● Texte à lire

Ce numéro de mars-avril de Futuribles est beaucoup plus volumineux que d’ordinaire. Espérons que son épaisseur ne nuira pas à l’attention qu’il mérite de la part de nos lecteurs. Ce choix est dicté par l’importance particulière des deux sujets qui y sont traités : celui de la solidarité entre les générations, et celui de l’impact social et politique des religions.
Le premier thème s’impose en raison de la crise majeure du système français de protection sociale, qui ne découle pas uniquement de la crise économique mais résulte aussi de la conjonction du vieillissement démographique (et des prévisions alarmantes concernant l’avenir du financement des retraites, sans même parler de celui de l’assurance maladie et de la dépendance) et d’un sous-emploi particulièrement endémique en France [1].
La question n’est pas nouvelle mais l’analyse des transferts publics et privés entre générations (en termes de revenus mais aussi de patrimoine) l’éclaire de manière particulièrement percutante. Car ces transferts apparaissent de plus en plus asymétriques et soulèvent donc le problème des inégalités entre générations. Au-delà même de cet aspect – et prenant acte du caractère très insuffisant des réformes purement paramétriques qui sont introduites régulièrement -, l’analyse que nous livrent Luc Arrondel et André Masson est particulièrement éclairante, montrant notamment quelles sont les réformes fondamentales, possibles et nécessaires, ainsi que les choix idéologiques qu’elles impliquent et que l’on ne saurait indéfiniment éluder.

● Consigne
Recopiez mot pour mot le passage du texte de présentation de ce numéro de Futuribles qui commence par « Ce numéro de » et se termine par « politique des religions. ». Le matériel qui suit n'entre pas en compte ici.

(Données de départ)

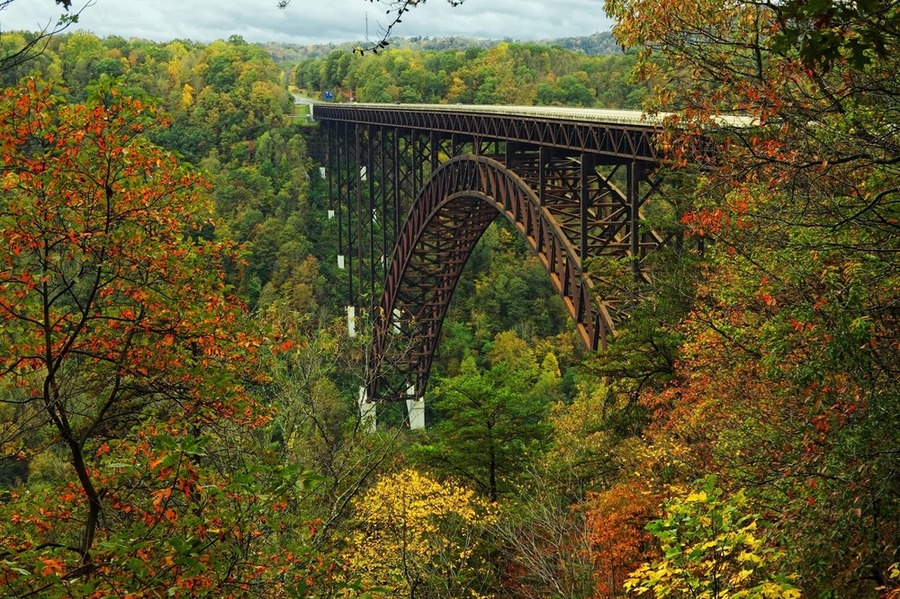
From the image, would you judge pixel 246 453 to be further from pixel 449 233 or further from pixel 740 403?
pixel 449 233

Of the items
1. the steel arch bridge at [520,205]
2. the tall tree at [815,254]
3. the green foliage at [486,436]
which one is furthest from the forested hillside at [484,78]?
the tall tree at [815,254]

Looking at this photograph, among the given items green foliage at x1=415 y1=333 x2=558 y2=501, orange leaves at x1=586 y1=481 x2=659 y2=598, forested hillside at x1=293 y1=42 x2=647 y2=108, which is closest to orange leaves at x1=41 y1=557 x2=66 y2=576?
orange leaves at x1=586 y1=481 x2=659 y2=598

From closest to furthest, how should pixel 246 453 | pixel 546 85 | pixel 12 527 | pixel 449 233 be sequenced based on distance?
pixel 12 527 < pixel 246 453 < pixel 449 233 < pixel 546 85

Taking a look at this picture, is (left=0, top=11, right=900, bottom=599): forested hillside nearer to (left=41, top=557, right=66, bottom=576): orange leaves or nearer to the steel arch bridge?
(left=41, top=557, right=66, bottom=576): orange leaves

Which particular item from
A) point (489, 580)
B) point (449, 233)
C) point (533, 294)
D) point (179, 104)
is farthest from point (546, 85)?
point (489, 580)

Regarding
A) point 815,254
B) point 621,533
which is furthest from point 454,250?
point 815,254

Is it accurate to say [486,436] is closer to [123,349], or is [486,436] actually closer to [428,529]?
[428,529]
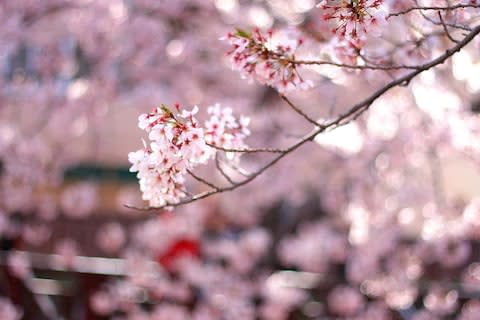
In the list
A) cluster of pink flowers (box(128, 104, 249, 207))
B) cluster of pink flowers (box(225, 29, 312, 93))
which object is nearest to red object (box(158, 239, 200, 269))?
cluster of pink flowers (box(225, 29, 312, 93))

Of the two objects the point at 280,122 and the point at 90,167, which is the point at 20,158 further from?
the point at 90,167

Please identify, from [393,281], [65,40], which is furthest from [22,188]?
[393,281]

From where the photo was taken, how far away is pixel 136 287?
20.9 ft

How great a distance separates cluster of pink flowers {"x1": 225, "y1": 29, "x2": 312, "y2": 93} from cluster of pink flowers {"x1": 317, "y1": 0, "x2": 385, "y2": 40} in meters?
0.35

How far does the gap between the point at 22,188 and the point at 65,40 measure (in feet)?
4.89

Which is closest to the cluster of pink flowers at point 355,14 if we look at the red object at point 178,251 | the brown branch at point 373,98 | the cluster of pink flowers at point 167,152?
the brown branch at point 373,98

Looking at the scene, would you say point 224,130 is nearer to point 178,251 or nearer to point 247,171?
point 247,171

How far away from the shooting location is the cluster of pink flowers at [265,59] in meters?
2.47

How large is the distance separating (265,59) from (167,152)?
546mm

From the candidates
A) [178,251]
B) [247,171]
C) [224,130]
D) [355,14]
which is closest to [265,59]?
[224,130]

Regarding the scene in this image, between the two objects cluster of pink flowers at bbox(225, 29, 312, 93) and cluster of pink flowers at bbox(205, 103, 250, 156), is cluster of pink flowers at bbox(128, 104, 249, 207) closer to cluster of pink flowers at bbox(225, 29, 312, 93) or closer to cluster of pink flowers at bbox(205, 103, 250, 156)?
cluster of pink flowers at bbox(205, 103, 250, 156)

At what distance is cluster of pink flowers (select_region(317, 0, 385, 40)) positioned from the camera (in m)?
2.12

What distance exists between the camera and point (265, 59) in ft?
8.28

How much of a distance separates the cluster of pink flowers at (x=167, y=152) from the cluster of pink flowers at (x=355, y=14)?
19.2 inches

● Votre réponse
Ce numéro de mars-avril de Futuribles est beaucoup plus volumineux que d’ordinaire. Espérons que son épaisseur ne nuira pas à l’attention qu’il mérite de la part de nos lecteurs. Ce choix est dicté par l’importance particulière des deux sujets qui y sont traités : celui de la solidarité entre les générations, et celui de l’impact social et politique des religions.